What is expected ▸ In the blog post below, reproduce the passage between "Time out. If" and "humans are uncivilized.", inclusive, word for word.

Excerpt to read ▸
* * * * *
Monday, January 28, 2013

The Host--Chapter 3

So I've been reading for fun on the side, and I have found the best book ever. Warm Bodies. It is a zombie love story, and the zombie is one of the two lovers in question. The writing is fucking. awesome. The story itself has a point and a heart, and it's something that everybody everywhere should be reading.

Right. Back to The Host.

I kind of sort of like Twilight, in that trainwrecks don't happen every day and we have to take what we can get. But the one scene I hated more than anything else wasn't the scene where Edward eats the baby out of Bella's stomach, or the watching-her-while-she-sleeps-thing, or the abuse of native cultures, or the misogyny, or the massvie amount of Mormon propaganda in the book.

It was the fucking tent scene in Eclipse. To explain, S. Meyer decided that there wasn't enough tension, so she decided to have Edward, Bella and Jacob all sleep in the same tent, and had Bella overhear a conversation between Ed and Jake about who gets to keep Bella. Folks, I have pretended to be asleep before, and I have been actually asleep before, and the only time I really overhear a conversation is when I'm playacting.

But it's time to repeat the preformance of the Stupidest Scene Ever by having our STILL unnamed main character overhear a conversation between her doctor and the Seeker. Let me give you the bullet points:

-humans are violent nasties and humanity is an infection
-Souls have "callings" that determine their jobs.

Time out. If you're not raised borderline fundie, you probably don't get the overtones of that terminology. You do not decide to go into religious jobs. You are called. As I understand it, Mormons take it one step further. Your husband or wife is determined by angels up in heaven, if you are successful it is because you are obeying the hand of God, ect. ect. I'm not criticizing the belief system, but I DO want to point out that it leaves people open to massive amounts of exploitation. Back to book:

-Seekers are horrible people.
-Souls own the entire United States, and consider everything they overtake "civilized". Free humans are uncivilized.
-The Seeker and the Healer hate the everloving fuck out of each other
-Our STILL unnamed main character soul is about as active as Bella fucking Swan, and I already don't like her. This will change a little bit, but not that much.

And then, finally, FINALLY, our main character gets a name: Wanderer. Because she's been to so many worlds and refuses to settle down.

Wanderer uses her time lying frozen on this medical bed to think about the other planets she has been on. Apparently it was in the drip trap of HP Lovecraft's fridge. Telepathic, thousand-eyed plants. Wow.

Wanderer also decides that only the uncivilized soul would become a Seeker. Violence is just so far beneath the true soul.

However, because "Good citizenship was quintessential to every soul"  (oh Applebloom, I am so very, very sorry) Wanderer remembers every aspect of her body's last life that she thinks the Seeker might want. The body came to Chicago to find her cousin. But when Wanderer tries to remember more, she finds the information blocked out. The person is still in this body and she is fighting as hard as she can to spare her loved ones from becoming prisoners in their own body.

Finally, Wanderer sits up, the Seeker welcomes her to Earth...and the chapter ends.

...yeah. LKH and S. Meyer get their advice from the same damn chapter-breaking book.

1 comment:

  1. I'm guessing that Meyer didn't intend to write a deconstruction of First World privilege and the brutality inherent to dehumanizing people so you can exploit them for your own gain.
* * * * *
Stored data ▸
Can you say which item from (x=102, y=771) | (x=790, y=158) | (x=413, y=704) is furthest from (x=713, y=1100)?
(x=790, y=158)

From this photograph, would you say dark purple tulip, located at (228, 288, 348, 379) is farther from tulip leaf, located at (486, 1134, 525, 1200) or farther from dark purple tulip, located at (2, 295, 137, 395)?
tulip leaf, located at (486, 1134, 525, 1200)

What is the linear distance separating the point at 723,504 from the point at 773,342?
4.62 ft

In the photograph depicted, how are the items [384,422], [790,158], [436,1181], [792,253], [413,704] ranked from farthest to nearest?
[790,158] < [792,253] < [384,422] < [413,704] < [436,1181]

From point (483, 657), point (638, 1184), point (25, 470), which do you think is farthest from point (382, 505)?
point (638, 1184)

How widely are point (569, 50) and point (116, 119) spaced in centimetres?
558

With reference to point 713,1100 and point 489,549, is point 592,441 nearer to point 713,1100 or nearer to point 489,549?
* * * * *
Expected answer ▸
Time out. If you're not raised borderline fundie, you probably don't get the overtones of that terminology. You do not decide to go into religious jobs. You are called. As I understand it, Mormons take it one step further. Your husband or wife is determined by angels up in heaven, if you are successful it is because you are obeying the hand of God, ect. ect. I'm not criticizing the belief system, but I DO want to point out that it leaves people open to massive amounts of exploitation. Back to book:

-Seekers are horrible people.
-Souls own the entire United States, and consider everything they overtake "civilized". Free humans are uncivilized.